Oncol Rep. 2019 May;41(5):2729-2738. doi: 10.3892/or.2019.7078. Epub 2019 Mar 19.
PDZ domain containing 2 (PDZD2) is a multi-PDZ domain protein that promotes the proliferation of insulinoma cells, and is upregulated during prostate tumorigenesis. However, the function of PDZD2 in other cancers, including osteosarcoma (OS), remains unclear. Dysregulation of microRNAs (miRNAs) contributes to tumor initiation, proliferation and metastasis, via the regulation of their target genes. The present study investigated the functions of miR-363 and PDZD2 in MG-63 OS cells. The results revealed that MG-63 cells contained low levels of miR-363, and that overexpression of miR-363 in MG-63 cells significantly inhibited the vitality, proliferation, and colony formation ability of the cells, but promoted their apoptosis and G1/S arrest by regulating proliferating cell nuclear antigen (PCNA) and caspase-3 expression. Additionally, miR-363 impaired the migration and invasion of MG-63 cells by regulating the epithelial-mesenchymal transition (EMT) phenotype. Notably, a bioinformatics analysis and luciferase reporter assay indicated that PDZD2 was a direct target of miR-363. miR-363 overexpression reduced PDZD2 protein levels and knockdown of PDZD2 suppressed the colony formation, migration and invasion of MG-63 cells, but promoted their apoptosis by regulating expression of PCNA, caspase-3, and the EMT phenotype. In vivo studies further confirmed that miR-363 functioned as tumor suppressor, by inhibiting tumor growth, promoting cell apoptosis, and reducing PDZD2 and PCNA levels and the prevalence of the EMT phenotype in tumor tissues. The present data demonstrated that downregulation of the tumor suppressor miR-363 may be involved in the development of osteosarcoma via regulation of PDZD2.

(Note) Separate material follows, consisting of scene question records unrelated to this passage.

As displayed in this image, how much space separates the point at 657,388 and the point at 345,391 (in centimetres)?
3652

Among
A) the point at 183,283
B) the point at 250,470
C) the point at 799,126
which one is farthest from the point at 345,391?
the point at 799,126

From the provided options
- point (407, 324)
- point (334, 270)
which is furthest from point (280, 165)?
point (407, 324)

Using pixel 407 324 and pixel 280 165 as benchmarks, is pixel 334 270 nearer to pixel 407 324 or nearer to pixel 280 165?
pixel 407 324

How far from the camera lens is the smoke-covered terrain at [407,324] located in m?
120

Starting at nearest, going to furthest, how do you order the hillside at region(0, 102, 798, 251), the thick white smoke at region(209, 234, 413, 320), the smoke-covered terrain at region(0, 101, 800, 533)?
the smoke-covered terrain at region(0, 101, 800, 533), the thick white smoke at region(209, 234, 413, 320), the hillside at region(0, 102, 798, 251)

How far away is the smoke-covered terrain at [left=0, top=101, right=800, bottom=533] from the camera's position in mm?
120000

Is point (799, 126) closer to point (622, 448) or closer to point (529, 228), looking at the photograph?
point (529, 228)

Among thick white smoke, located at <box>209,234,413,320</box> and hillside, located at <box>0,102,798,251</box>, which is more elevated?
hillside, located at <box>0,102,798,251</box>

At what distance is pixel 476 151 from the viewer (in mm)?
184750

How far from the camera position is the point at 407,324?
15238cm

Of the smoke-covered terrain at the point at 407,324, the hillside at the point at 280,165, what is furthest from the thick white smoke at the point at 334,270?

PDZ 域包含 2 (PDZD2)是一种多 PDZ 域蛋白,可促进胰岛素瘤细胞的增殖,并在前列腺肿瘤发生过程中上调。然而,PDZD2 在其他癌症中的功能,包括骨肉瘤(OS),仍然不清楚。microRNAs(miRNAs)的失调通过调节其靶基因促进肿瘤的起始、增殖和转移。本研究探讨了 miR-363 和 PDZD2 在 MG-63 骨肉瘤细胞中的功能。结果表明,MG-63 细胞中 miR-363 的水平较低,并且 miR-363 在 MG-63 细胞中的过表达显著抑制了细胞的活力、增殖和集落形成能力,但通过调节增殖细胞核抗原(PCNA)和半胱天冬酶-3 的表达促进了细胞的凋亡和 G1/S 期阻滞。此外,miR-363 通过调节上皮-间充质转化(EMT)表型来损害 MG-63 细胞的迁移和侵袭。值得注意的是,生物信息学分析和荧光素酶报告基因实验表明,PDZD2 是 miR-363 的直接靶标。miR-363 过表达降低了 PDZD2 蛋白水平,PDZD2 的敲低抑制了 MG-63 细胞的集落形成、迁移和侵袭,但通过调节 PCNA、半胱天冬酶-3 和 EMT 表型来促进细胞凋亡。体内研究进一步证实,miR-363 通过抑制肿瘤生长、促进细胞凋亡以及降低肿瘤组织中 PDZD2 和 PCNA 水平和 EMT 表型的发生率,作为肿瘤抑制因子发挥作用。本数据表明,肿瘤抑制因子 miR-363 的下调可能通过调节 PDZD2 参与骨肉瘤的发生。